One displaced senior in Reno finds home; others wait

By  | 

RENO, Nev. (KOLO) When we first met Colleen Danielson, she was facing an uncertain future, literally not knowing where she'd be living.

At 74, a heart disease survivor living on $800 a month, her world had shrunk to a tiny studio apartment and she'd soon be losing even that.

The Civic Center Apartments had been sold. The new owners were planning an upgrade and a huge rental increase. She and the other residents--seniors and disabled vets--were being evicted.
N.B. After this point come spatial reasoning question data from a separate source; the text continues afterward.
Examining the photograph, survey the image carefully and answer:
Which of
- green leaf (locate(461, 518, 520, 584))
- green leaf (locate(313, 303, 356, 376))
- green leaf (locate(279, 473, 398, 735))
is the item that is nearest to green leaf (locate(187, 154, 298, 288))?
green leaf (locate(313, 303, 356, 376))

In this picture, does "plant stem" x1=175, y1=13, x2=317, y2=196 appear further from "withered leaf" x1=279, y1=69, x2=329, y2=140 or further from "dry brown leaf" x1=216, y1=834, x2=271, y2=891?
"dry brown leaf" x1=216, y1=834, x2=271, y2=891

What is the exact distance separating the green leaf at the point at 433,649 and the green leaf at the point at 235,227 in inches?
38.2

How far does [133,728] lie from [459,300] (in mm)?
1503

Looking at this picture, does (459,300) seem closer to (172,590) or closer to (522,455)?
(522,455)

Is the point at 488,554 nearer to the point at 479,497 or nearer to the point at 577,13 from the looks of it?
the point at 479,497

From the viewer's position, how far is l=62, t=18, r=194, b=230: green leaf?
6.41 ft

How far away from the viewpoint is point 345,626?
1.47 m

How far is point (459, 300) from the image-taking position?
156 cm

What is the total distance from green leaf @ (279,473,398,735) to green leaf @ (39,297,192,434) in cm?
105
Just in time for the holidays they were being tossed into a housing market with little room for them.

She'd worked through a long list of potential leads with no results.
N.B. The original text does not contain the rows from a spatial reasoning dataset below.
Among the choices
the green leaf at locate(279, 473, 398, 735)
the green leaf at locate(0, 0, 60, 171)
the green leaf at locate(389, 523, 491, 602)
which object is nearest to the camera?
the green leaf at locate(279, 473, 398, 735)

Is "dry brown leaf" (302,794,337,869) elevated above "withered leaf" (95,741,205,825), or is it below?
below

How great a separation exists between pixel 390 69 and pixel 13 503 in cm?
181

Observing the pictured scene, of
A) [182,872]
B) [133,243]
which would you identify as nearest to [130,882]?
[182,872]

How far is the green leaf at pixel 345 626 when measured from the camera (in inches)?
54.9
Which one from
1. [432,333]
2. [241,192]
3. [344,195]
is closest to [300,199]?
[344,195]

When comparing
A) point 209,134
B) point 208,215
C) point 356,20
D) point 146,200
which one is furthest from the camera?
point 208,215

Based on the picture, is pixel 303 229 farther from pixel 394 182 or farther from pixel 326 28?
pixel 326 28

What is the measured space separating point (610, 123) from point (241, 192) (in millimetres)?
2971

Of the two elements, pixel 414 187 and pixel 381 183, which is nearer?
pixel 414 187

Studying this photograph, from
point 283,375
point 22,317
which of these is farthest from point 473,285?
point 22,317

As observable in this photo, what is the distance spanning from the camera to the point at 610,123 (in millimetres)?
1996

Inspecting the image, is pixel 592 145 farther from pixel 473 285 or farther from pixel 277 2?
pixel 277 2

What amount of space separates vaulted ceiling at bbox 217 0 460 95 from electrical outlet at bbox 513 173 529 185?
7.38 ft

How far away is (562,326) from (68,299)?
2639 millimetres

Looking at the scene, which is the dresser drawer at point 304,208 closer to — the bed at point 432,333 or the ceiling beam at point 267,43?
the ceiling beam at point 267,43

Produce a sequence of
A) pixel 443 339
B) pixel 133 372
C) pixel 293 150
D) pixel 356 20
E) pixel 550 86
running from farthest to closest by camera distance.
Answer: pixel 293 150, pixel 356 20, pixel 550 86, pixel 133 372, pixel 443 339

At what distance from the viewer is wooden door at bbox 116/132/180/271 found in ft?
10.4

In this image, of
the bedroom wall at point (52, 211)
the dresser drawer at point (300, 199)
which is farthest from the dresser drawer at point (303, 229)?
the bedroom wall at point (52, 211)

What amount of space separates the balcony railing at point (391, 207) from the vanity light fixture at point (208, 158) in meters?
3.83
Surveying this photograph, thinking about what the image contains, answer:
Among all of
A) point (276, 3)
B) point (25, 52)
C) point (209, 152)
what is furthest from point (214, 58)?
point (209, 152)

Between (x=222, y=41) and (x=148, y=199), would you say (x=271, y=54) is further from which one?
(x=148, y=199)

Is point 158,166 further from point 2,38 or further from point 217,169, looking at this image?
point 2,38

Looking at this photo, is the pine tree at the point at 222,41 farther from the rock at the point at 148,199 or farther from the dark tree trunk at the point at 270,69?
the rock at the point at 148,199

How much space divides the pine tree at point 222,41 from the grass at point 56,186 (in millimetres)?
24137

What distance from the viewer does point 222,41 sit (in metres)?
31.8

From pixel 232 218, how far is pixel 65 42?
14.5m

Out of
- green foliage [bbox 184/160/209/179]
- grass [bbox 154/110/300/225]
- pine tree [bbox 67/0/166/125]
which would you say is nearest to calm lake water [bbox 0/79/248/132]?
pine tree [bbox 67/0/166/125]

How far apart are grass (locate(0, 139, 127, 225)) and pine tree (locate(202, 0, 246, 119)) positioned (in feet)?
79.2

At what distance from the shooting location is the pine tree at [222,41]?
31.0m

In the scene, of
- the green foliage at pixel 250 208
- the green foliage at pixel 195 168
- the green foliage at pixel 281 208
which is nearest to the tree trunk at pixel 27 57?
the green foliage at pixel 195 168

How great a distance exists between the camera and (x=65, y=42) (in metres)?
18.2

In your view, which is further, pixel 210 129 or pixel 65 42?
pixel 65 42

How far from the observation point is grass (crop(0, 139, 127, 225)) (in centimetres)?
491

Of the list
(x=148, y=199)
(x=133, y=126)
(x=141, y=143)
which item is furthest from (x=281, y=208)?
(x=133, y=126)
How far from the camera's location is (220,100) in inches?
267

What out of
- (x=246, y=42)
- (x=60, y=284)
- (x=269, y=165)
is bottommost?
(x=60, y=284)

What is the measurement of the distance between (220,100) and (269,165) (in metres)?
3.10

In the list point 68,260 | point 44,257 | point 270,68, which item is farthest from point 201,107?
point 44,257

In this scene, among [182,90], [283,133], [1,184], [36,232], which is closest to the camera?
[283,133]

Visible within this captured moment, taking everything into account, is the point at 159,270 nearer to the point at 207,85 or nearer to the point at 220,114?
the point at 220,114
We took the problem to the attention of Ward Three Councilman Oscar Delgado. As it turned out there was little he or the city could do. The building was not under any affordable housing contract. The new landlord was fully within rights.

He did bring residents valuable information--a city-produced emergency resource guide--leads on possible housing, phone numbers of agencies which might be able to help.

And he made calls, one of which led Colleen to a group of apartments on Third Street. She applied and Thursday got the good news that an apartment was hers.

"I got the call and she said 'You've got the apartment. We're going to rent to you. There's no hurry to come over.' And I said 'Oh, no I'm coming over right now.

Relieved doesn't quite describe her feeling.

"I have a home. I didn't know what I was going to do. I thought I was going to end up in a motel with my cat."

It still almost didn't happen. The new owners don't plan on returning residents' deposits until they move out. That leaves Colleen and the others without the funds to place deposits on new homes, if they manage to find them.

But our stories prompted several of our viewers to call us with offers to help her or any of the other residents. Colleen is using one such offer--which she plans to repay--to hold her new apartment until she moves in the first of the year. She worries about the others.

"Now we have what, 32 apartments (other residents) that need a home."

One of our viewers asked about a GoFundMe page. Colleen was reluctant to accept the responsibility for others' money.

Link to the Gofundme page.

But the community group ACTIONN offered to administer it through the St. Vincent De Paul charity. Donations are coming in.

"That's obviously great news that so many people have stepped up to help," says ACTIONN Community Organizer Area Overli, "but we keep seeing the same situation over and over and so many of them need help. I don't know even with all the help if we're going to get all the help we need."

Colleen Danielson put a human face on a serious issue facing our community. Local government is starting to move toward some solutions. This week she was one of many who urged the county commission to set up a trust fund to encourage development of affordable housing.

Any relief from that effort is still a long way off.